= Cancellation-of-debt income =

Taxpayers in the United States may have tax consequences when debt is cancelled. This is commonly known as cancellation-of-debt (COD) income. According to the Internal Revenue Code, the discharge of indebtedness must be included in a taxpayer's gross income. There are exceptions to this rule, however, so a careful examination of one's COD income is important to determine any potential tax consequences.

Billions of dollars of cancelled debts will generate many unexpected tax bills, due to debt cancellations that financial institutions have started accelerating in 2012.

==Policy reasons behind COD income==

===Accession to wealth===

The standard definition of income is found in a United States Supreme Court case entitled Commissioner v. Glenshaw Glass Co. The Court defined income as 1) accession to wealth; 2) that is clearly realized; and 3) over which the taxpayer has complete dominion.

Prior to this decision, the Court had already determined that the cancellation of debt was "a freeing of assets." Essentially, when debt is cancelled, money that would have been used to pay that debt is now free to be used on anything else the taxpayer wants. This is also known as "accession to wealth." Therefore, under Glenshaw Glass, it seems only natural to include COD income in gross income.

===Symmetry===

A loan by itself is neither gross income to the borrower, nor a tax deduction to the lender. This is because there is "symmetry" of assets and liabilities on both side: the borrower's increased wealth when the loan is taken out is offset by an obligation to repay that same amount. Likewise, the lender's loss of wealth by lending out that money is offset by the borrower's promise to pay back the entire amount. Ignoring interest, both sides will be in exactly the same position when the loan is repaid as they were in before the loan was even made.

When debt is cancelled, then that symmetry is destroyed. The borrower is now in a better position than if the loan was fully repaid. The taxpayer now has a greater ability to pay taxes and this is shown by including the amount of canceled debt in gross income.

==IRS Form 1099-C and reporting requirements==

===Who must file IRS Form 1099-C===

Generally, any creditor canceling debt of $600.00 or more is required to file Form 1099-C by January 31 of the next year following the date when the debt was canceled.

→ The data
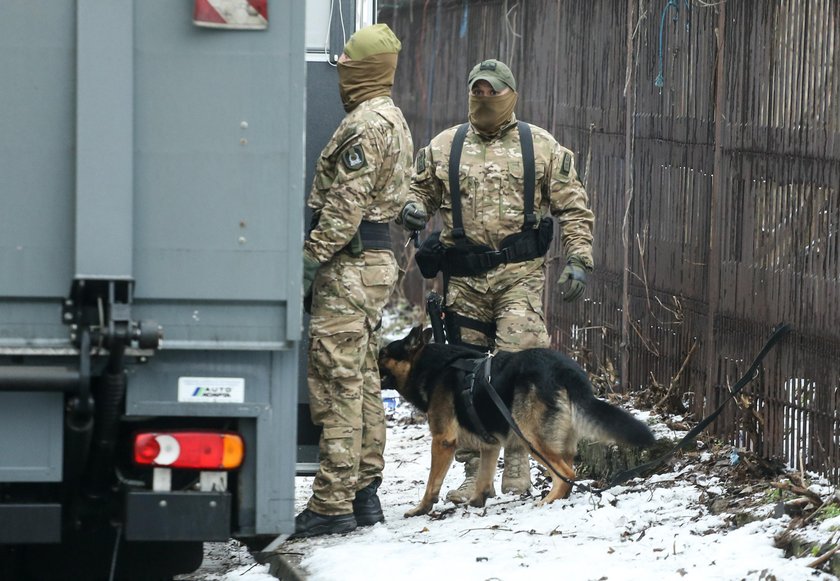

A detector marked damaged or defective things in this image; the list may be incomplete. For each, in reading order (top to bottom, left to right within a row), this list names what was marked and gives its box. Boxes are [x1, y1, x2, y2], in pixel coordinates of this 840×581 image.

rusty metal fence panel [382, 0, 840, 480]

→ Exercise tasks
(1) Decide whether each statement agrees with the passage on cancellation-of-debt income, answering yes or no and quoting the words that settle it: (a) A loan by itself counts as gross income to the borrower. (b) Under Glenshaw Glass, income must be something over which the taxpayer has complete dominion. (c) A creditor canceling a debt of $600.00 or more generally has until December 31 of the next year to file Form 1099-C.
(2) Write the next part of the passage on cancellation-of-debt income, starting after its final sentence.
The data were taken from a different source than the passage on cancellation-of-debt income.

→ Activity answers
(1)
(a) No: "A loan by itself is neither gross income to the borrower, nor a tax deduction to the lender."
(b) Yes: "over which the taxpayer has complete dominion."
(c) No: "is required to file Form 1099-C by January 31 of the next year following the date when the debt was canceled."

(2)
The creditor may be a lending institution, the subsequent holder of a note, a trustee for multiple owners of a single note or a governmental unit, but also includes individuals and business organizations of all kinds.

Failure to file Form 1099-C may subject the taxpayer to civil penalties, but such penalties are relatively minor, and rarely exceed $150.00 per form. There is no exemption from the filing requirement if canceled debt in excess of $600.00 is recognized.

One exception to the requirement to file 1099-C is when a student loan has been discharged due to the death or permanent disability of the borrower under provisions of the Tax Cuts and Jobs Act of 2017. The IRS has issued a notice that lenders or servicers of loans discharged under these provisions are not required to issue Form 1099-C, and should not do so even voluntarily.

===When one must file IRS Form 1099-C===

Generally, IRS Form 1099-C is to be filed along with reporting Form 1096 by the end of January of the year following the date when the debt was canceled. However, if that date falls on a weekend, the filing date is postponed to the next business day.

==Special circumstances==

===Rail Joint doctrine===

Whether or not there is cancellation-of-indebtedness income can sometimes be ambiguous and controversial. In Commissioner v. Rail Joint Co., a corporation issued its own bonds as a dividend to its shareholders. When the bonds declined in value, Rail Joint repurchased them for less than their face amount. Ordinarily, retiring bonds for less than the issue price would result in taxable canceled debt. However, in holding that there was no COD for Rail Joint, the court noted that, unlike in a normal issuance of corporate debt for cash consideration, the original issuance of these bonds as dividends did not increase the capital of the corporation and did not create burdened assets to be later freed by the cancellation.

The IRS has formally non-acquiesced to the Rail Joint doctrine, arguing that what really happens in these situations is a constructive dividend and purchase: The corporation constructively issues a cash dividend to shareholders, who then contribute that cash back to the corporation in exchange for the bonds; the burdened asset is thus the constructively re-contributed cash. Rail Joint is nonetheless good law, and has been expanded to encompass other situations where the taxpayer received nothing of value in exchange for the debt, such as when a guarantor of a loan who did not enjoy the benefit of the loan settles it for less than the face amount.

===Nonrecourse debt===

Whether secured debt is recourse or nonrecourse can have significant consequences if the debt is settled in foreclosure of the secured property. Generally, while the net gain or loss is the same regardless of the classification of the debt (it will always be the difference between the basis of the burdened property and the amount of the debt), there are potentially huge tax differences.

When property burdened by nonrecourse debt is foreclosed upon, there is no cancellation of indebtedness even if the amount of the loan exceeds the fair market value of the property. The case of Commissioner v. Tufts holds that in such a situation, the amount realized is the amount of the debt, and the fair market value of the property is irrelevant. That this difference between the adjusted basis of the property and the amount of the debt is simple gain rather than COD has potential upsides and downsides. On the one hand, the gain would be capital gain assuming the property foreclosed upon were a capital asset, unlike COD which is ordinary. On the other hand, COD is potentially excludable, as by insolvency (see below).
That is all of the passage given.